» **Supplied text**:
▬▬▬▬▬▬
Written by Pam Pietroforte and Ronald D. Moore
Directed by Winrich Kolbe
Season 6, Episode 25
Production episode 40510-549
Original air date: June 10, 1998
Stardate: 51948.3

Station log: Odo is dinging Quark with tons of minor regulations violations—and then is interrupted by Kira, who wants to have lunch. Without even pausing, Odo drops his harassment of Quark and leaves with the first officer. Quark sees Odo’s being so easily distracted as a great opportunity for him.

The Defiant has just finished escorting a supply run. Yates is on board as well, as she agreed to be supply liaison officer—but that was before she found out how much paperwork was involved. Bashir wanders into the mess hall and tersely agrees with Yates’s feelings on paperwork, prompting Yates to say she misses when Bashir was talkative; Sisko says that he likes him better this way, and Yates calls him on the fact that he isn’t joking and what he said was really mean.

They’re interrupted by a distress call from a Starfleet officer named Captain Lisa Cusak, CO of the U.S.S. Olympia, who survived a ship crash on a Class-L planet in the Rutharian Sector while heading home from an eight-year deep-space exploration mission. Sisko changes course immediately while O’Brien tries to establish a two-way comlink.

Quark reminds Odo that this upcoming Saturday is the one-month anniversary of his and Kira’s first date, and he should really buy a gift. Jake confirms to Odo that this is actually a thing, and after the constable goes off to buy a gift, Jake then asks Quark what he’s up to. Quark only agrees after Jake says that it’s not for journalistic purposes, but fictional ones: he needs character research for his in-progress crime novel.

Star Trek: Deep Space Nine Rewatch on Tor.com: The Sound of Her Voice

O’Brien has been listening to Cusak’s rambling monologues, eventually establishing the link, wherein Cusak reports what happened to Sisko. The Olympia investigated a planet that was surrounded by some kind of barrier. But they got too close and an active sensor scan made the field go wonky and damage the ship, which crashed on the inhospitable world with no other survivors. Bashir walks Cusak through rationing her tri-ox injections until they can arrive. She also asks that someone talk to her until they get there (it’s a six-day trip), as she’s been alone for two days and it’s driving her crazy. Sisko says that can be arranged, and Cusak adds, “And order them to enjoy it!”

Sisko takes the first shift, filling her in on the war that broke out since she took the Olympia out of the Federation eight years ago. When Cusak gets sick of hearing about the war, she asks Sisko about his love life, and seeing that Sisko is feeling tense about his relationship with Yates, she distracts him with the tale of the Andorian she dated when she was a junior officer.

Odo has found what he thinks is a perfect gift for Kira, and Quark then talks him into a holosuite program for the date where he presents the present. (Ahem.) All is set for Quark’s deal to go down on Saturday night while Odo’s distracted in the holosuite. (Jake reminds Quark that Odo has deputies, but Quark scoffs that he can handle deputies.) But then Odo puts a spanner in the works by reserving the holosuite for Sunday. The first date ended badly, so he’d rather celebrate the anniversary of their first kiss. Unfortunately, Quark can’t reach his Nausicaan contact, who’s a wanted man, and changes his comm protocols to keep from being traced. But that means he’ll be tossed in a holding cell by Odo the microsecond he sets foot on the station.
▬▬▬▬▬▬
» **Supplied material**:
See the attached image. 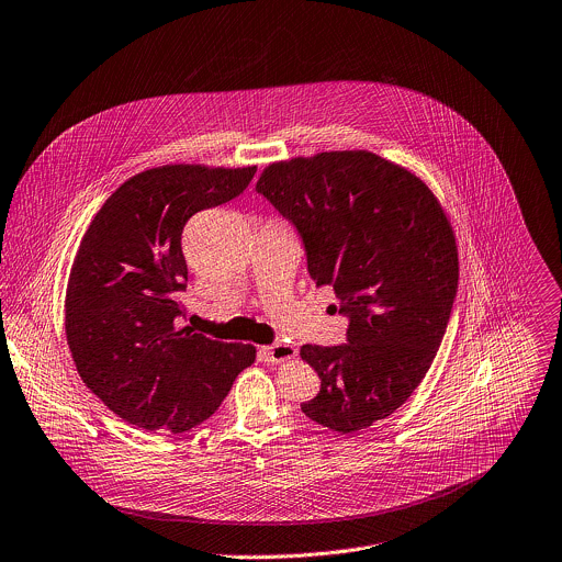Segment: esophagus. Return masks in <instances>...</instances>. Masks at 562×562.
▬▬▬▬▬▬
» **Set tasks**:
1 - Can you reproduce, word for word, the stretch of the Deep Space Nine episode recap from "The Defiant has" through "was really mean."?
2 - Would you pick up the Deep Space Nine episode recap after its last sentence and carry it on?

» **In response**:
1 -
The Defiant has just finished escorting a supply run. Yates is on board as well, as she agreed to be supply liaison officer—but that was before she found out how much paperwork was involved. Bashir wanders into the mess hall and tersely agrees with Yates’s feelings on paperwork, prompting Yates to say she misses when Bashir was talkative; Sisko says that he likes him better this way, and Yates calls him on the fact that he isn’t joking and what he said was really mean.

2 -
Bashir and O’Brien each take their turns with Cusak, the former barely paying attention until Cusak upbraids him, the latter going on at great length about how much the war is affecting him. Unfortunately, one of her tri-ox vials was tainted, so she’s run out sooner than expected. They can make the ship go faster, but only if they use the phaser power to strengthen the structural integrity field—which means no phasers if they encounter a Dominion ship. Sisko thinks it’s worth the risk—she’ll die otherwise.

Star Trek: Deep Space Nine Rewatch on Tor.com: The Sound of Her Voice

Sisko opens up to Cusak about how uncomfortable he is having Yates on the Defiant. She gets him to realize that she’s a distraction on the ship. It’s a mixing of his personal and professional life, and he’s not handling it well—it’s messing up his relationship and his command.

Quark is resigned to the fact that his deal won’t go through, and laments to Jake that after all he did to goose Odo along in his pursuit of Kira, Odo still treats him like a common criminal. When he leaves, we discover that Odo was a crate in the cargo bay the whole time and heard every word. So he re-sets the date to Saturday night, saying that Kira agrees with Quark that the date is what should be celebrated, not the kiss. Quark is thrilled, and Kira is impressed with Odo’s magnanimity in letting him get away with this particular smuggling job. Odo says he owes Quark one, and will get him next time.

Star Trek: Deep Space Nine Rewatch on Tor.com: The Sound of Her Voice

The Defiant arrives at the planet just as Cusak loses consciousness, but there’s no way the transporter can get through the barrier that destroyed the Olympia, and neither can the ship itself. But a shuttle pod might make it through, and Sisko takes Bashir and O’Brien to do so. But when they arrive, they find the remains of a human who’s been dead for three years—it’s Cusak, but the barrier caused a time-delay in the subspace signal.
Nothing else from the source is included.